— Раньше от этого зеркала леди Элинор не отходила, — заметил я.
Он сказал дребезжащим голосом:
— Теперь надолго потеряла к нему интерес…
— Есть более перспективные вещи?
Он взглянул искоса.
— Не мне судить, чем сейчас увлечена хозяйка… Хотя зеркалом она снова заинтересовалась. Правда, уже и не так, как раньше.
— Разочарована?
— Да, стоим на месте. Хоть кое-что и сдвинулось…
Голос его звучал таинственно, я переспросил:
— Что изменилось?
— Многое, ваша милость.
Я сказал строже:
— Не темни. Мне угадывать некогда.
Он сказал торопливо:
— Простите, ваша милость. Это я так, расхвастался. Просто меня распирает от гордости. Столько лет бились…

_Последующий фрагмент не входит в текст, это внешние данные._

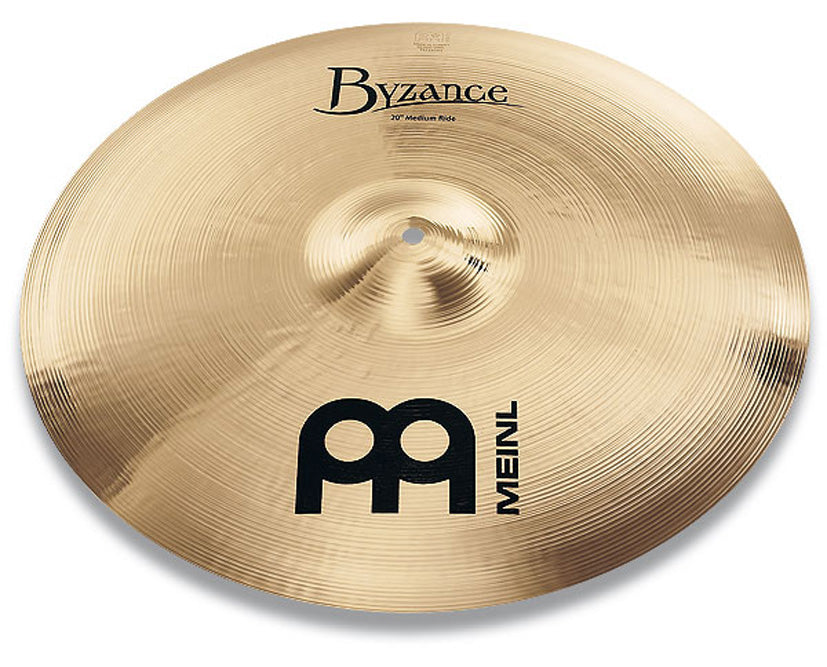 Ride Brilliant 20", Medium, Alliage bronze B20, Martelée à la main, Finition brillante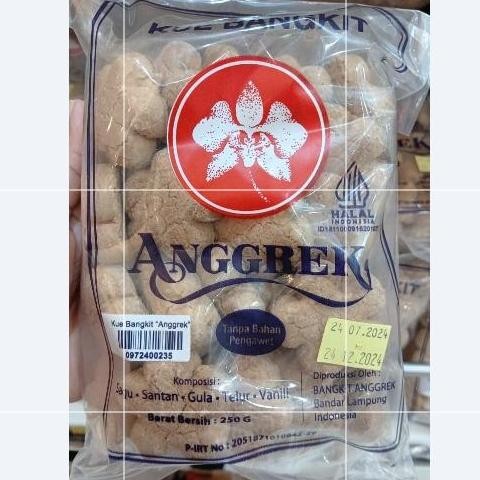 

Kue Bangkit Anggrek 250gr - Kue Tradisional Renyah Stok Terbatas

— Что, — спросил я, — неужели?
Он кивнул:
— Если подождете…
— Долго?
Он посмотрел на стол, в деревянной рамке в песочных часах в верхней части крохотная горка золотистого песка, внизу сверкающий конус втрое больше, между ними тончайшая струйка, едва уловимая глазом.
— А переворачивать не забываешь? — спросил я. — А то в твоих сутках может оказаться и тридцать часов, и сто…
Он покосился на меня с некоторым изумлением:
— Ваша милость… Но это так просто…
— Не забывать?
— Переворачивать. Они ж сами и перевертываются.
— Ага, — сказал я, — ну да, сами. Как я забыл! Хорошо, когда сами, верно?
— Хорошо, — согласился он осторожно, — что ж за часы, если их надо самому?
— Дикари, — сказал я с чувством. — Не представляю, где такие и живут.
Из зеркала в комнату пал зловеще-багровый свет. Я насторожился, в прошлый раз этого не было, с этой стороны стекла всегда полумрак, какие бы огни ни пылали по ту сторону. Уэстефорд торопливо бормотал заклинания, начал двигать руками в воздухе, словно размазывал глину по невидимой стене.
Спустя пару минут напряженнейшего ожидания из красного, злобно клубящегося тумана вышел старик могучего сложения, все в том же плаще с выжженными пятнами, длинная седая борода в копоти, одна бровь с опаленными и закучерявленными кончиками.